AWS Application Load Balancer WebSocket metadata based stickiness? - amazon-web-services

We have a cluster of some service. The clients connect to the cluster via Websocket. The clients are targeted to nodes based on the group they belong to (lets call it a "conference").
In other words, a whole group of clients (conference) is served by one particular node. So, the target node should be selected based on some metadata sent when initiating the WebSocket connection.
Client Tom Hanks connects to Actors conference -> LB routes to node EU Server
Client Tom Hanks connects to Tesla fans conference -> LB routes to node USA Server
Client Ada Zizkova connects to Actors conference -> LB routes to node EU Server
Client Ada Zizkova connects to Tesla fans conference -> LB routes to node USA Server
...
Notice that this is NOT a HTTP session based stickiness. The HTTP session is the same one for the same user.
All this is what we would like to have. But currently we are at the simple AWS Elastic Load Balancer and we are about to implement this stickiness in-house and bypass the ELB.
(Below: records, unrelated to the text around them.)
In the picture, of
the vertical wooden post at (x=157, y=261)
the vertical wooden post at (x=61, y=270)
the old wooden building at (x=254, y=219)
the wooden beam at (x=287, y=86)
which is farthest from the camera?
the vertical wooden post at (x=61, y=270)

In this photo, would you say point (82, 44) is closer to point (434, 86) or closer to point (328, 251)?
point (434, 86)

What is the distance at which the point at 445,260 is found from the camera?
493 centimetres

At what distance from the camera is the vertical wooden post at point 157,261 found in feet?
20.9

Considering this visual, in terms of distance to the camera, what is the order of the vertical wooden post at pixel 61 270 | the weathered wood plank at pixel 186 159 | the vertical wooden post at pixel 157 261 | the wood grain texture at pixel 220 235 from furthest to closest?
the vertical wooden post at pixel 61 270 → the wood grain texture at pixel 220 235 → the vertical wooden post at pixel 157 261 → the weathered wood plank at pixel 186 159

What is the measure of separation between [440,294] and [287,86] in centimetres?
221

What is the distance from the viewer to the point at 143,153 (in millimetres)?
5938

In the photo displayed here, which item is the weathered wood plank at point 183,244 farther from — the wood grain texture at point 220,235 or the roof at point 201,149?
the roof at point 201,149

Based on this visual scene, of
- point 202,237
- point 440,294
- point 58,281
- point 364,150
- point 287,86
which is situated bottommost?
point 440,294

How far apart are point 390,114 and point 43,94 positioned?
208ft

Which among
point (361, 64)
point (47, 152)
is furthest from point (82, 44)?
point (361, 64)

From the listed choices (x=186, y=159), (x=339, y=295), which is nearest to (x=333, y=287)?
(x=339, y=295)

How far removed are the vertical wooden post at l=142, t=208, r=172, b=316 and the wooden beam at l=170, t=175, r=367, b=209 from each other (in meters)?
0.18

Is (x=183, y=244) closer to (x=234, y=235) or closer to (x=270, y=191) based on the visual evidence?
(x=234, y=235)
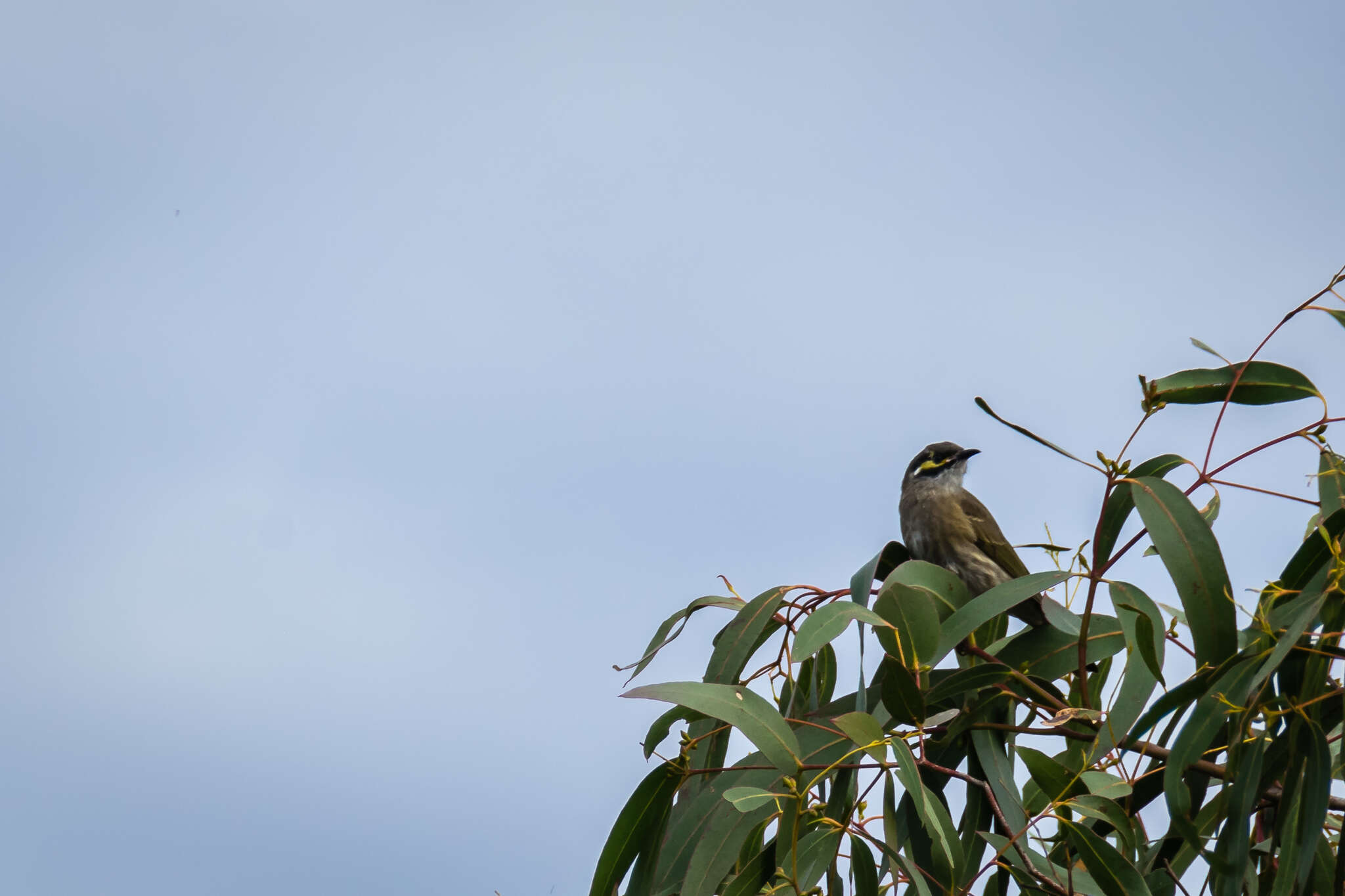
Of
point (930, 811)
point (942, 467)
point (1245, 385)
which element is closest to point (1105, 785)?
point (930, 811)

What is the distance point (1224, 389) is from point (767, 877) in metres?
1.33

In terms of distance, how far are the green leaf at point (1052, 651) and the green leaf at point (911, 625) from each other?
1.55 ft

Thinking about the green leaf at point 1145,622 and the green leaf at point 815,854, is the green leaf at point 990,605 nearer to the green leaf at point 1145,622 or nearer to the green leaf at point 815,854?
the green leaf at point 1145,622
Before doing that, I am looking into whether the ALB could do what I described above. Can't find anything, just this: Does an Application Load Balancer support WebSockets? Which looks like a general connection stickiness. See AWS docs here.
How can I do a metadata-based WebSocket stickiness with ALB? (Or with something else in AWS).

For most of the applications, you can use AWS ELB(Classic Load Balancers) by "Sticky Sessions" feature.
By default, a Classic Load Balancer routes each request independently to the registered instance with the smallest load. However, you can use the sticky session feature (also known as session affinity), which enables the load balancer to bind a user's session to a specific instance. This ensures that all requests from the user during the session are sent to the same instance.
The key to managing sticky sessions is to determine how long your load balancer should consistently route the user's request to the same instance.
Also, the WebSockets connections are inherently sticky. If the client requests a connection upgrade to WebSockets, the target that returns an HTTP 101 status code to accept the connection upgrade is the target used in the WebSockets connection. After the WebSockets upgrade is complete, cookie-based stickiness is not used.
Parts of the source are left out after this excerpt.